---- EXCERPT PROVIDED

Financial secrets of the world's poorest people. - robg
http://www.boston.com/bostonglobe/ideas/articles/2009/05/17/q_and_a_with_daryl_collins?mode=PF

======
pj
When I was traveling in Krakow, Poland, I was living on 10USD a day, including
lodging, food (really awesome food), transportation and entertainment. I still
don't understand how a train ride away the same lifestyle would cost 50USD a
day. Why?

A lot of the numbers people use to describe how people live are misleading. In
poorer countries, organizational structures are flatter. You pay the owner of
the chicken for the eggs. This leaves out the money for the factory workers,
the truckers, the marketing, the grocery store (and all its hierarchies), and
profits for the shareholders who perform no labor at all. This is monetary
waste. This waste increases prices for the consumer.

This is true in a lot of countries outside the u.s. The food in the restaurant
is cooked by the owner of the restaurant, not a wage earner. The efficiencies
found by automation and commoditization of labor are lost in the waste of
trickle down economics.

--------
---- GIVEN DATA

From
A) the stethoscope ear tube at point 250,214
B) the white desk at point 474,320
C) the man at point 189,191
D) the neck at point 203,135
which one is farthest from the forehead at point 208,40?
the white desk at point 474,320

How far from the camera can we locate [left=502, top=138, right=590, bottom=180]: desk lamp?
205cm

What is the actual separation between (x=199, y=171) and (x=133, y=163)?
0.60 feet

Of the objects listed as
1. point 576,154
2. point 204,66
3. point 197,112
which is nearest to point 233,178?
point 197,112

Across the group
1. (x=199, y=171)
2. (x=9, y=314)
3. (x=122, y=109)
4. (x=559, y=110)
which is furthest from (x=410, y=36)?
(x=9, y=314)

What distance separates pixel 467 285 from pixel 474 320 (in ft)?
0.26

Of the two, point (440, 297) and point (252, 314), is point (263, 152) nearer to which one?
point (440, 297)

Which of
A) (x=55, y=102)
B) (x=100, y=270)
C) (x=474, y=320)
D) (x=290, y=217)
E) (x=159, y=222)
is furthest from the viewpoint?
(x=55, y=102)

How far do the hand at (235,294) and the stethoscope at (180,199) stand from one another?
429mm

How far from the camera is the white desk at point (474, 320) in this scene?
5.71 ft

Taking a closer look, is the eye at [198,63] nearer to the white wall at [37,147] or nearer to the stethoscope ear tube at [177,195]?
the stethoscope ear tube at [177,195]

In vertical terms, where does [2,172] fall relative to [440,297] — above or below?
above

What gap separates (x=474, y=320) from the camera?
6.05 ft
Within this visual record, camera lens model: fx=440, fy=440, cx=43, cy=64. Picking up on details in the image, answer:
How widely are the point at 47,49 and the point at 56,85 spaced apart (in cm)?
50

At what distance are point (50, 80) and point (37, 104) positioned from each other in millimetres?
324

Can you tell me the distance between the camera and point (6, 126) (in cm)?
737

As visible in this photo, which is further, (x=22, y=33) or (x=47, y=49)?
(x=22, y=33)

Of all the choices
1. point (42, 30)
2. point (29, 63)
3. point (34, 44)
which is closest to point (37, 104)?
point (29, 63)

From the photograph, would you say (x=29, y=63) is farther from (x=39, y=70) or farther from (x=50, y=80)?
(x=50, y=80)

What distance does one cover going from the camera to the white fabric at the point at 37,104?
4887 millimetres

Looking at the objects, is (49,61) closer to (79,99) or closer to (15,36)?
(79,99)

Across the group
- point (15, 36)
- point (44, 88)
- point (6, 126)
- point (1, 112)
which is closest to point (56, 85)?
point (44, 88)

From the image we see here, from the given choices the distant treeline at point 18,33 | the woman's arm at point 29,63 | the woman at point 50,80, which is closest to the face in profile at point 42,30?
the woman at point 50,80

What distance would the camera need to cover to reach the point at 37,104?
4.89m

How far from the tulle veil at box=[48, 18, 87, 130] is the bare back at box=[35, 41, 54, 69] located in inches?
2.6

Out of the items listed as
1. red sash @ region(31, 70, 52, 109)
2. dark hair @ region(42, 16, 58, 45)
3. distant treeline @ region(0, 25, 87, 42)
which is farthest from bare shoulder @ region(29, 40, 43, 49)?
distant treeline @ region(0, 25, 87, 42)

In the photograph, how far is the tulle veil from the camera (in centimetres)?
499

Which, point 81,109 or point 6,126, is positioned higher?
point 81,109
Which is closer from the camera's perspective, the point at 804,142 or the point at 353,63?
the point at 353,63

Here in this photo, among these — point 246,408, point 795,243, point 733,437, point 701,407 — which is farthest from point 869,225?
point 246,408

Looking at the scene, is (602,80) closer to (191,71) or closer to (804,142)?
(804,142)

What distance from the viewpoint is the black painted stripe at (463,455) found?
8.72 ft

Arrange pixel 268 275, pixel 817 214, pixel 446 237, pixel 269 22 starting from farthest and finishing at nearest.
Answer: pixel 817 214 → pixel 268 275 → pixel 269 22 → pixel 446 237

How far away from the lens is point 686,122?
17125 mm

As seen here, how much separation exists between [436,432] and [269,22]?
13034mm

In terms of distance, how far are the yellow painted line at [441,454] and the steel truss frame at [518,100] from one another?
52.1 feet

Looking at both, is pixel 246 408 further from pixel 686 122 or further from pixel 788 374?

--------

EXPLORE THE MATERIAL
1: In the forum thread on the finances of the world's poorest people, how much a day did the poster live on while traveling in Krakow?
2: Please copy the forum thread text between "This is true" and "trickle down economics.", inclusive.

ANSWERS BY ITEM
1: 10 USD a day, covering lodging, food, transportation and entertainment.

2:
This is true in a lot of countries outside the u.s. The food in the restaurant
is cooked by the owner of the restaurant, not a wage earner. The efficiencies
found by automation and commoditization of labor are lost in the waste of
trickle down economics.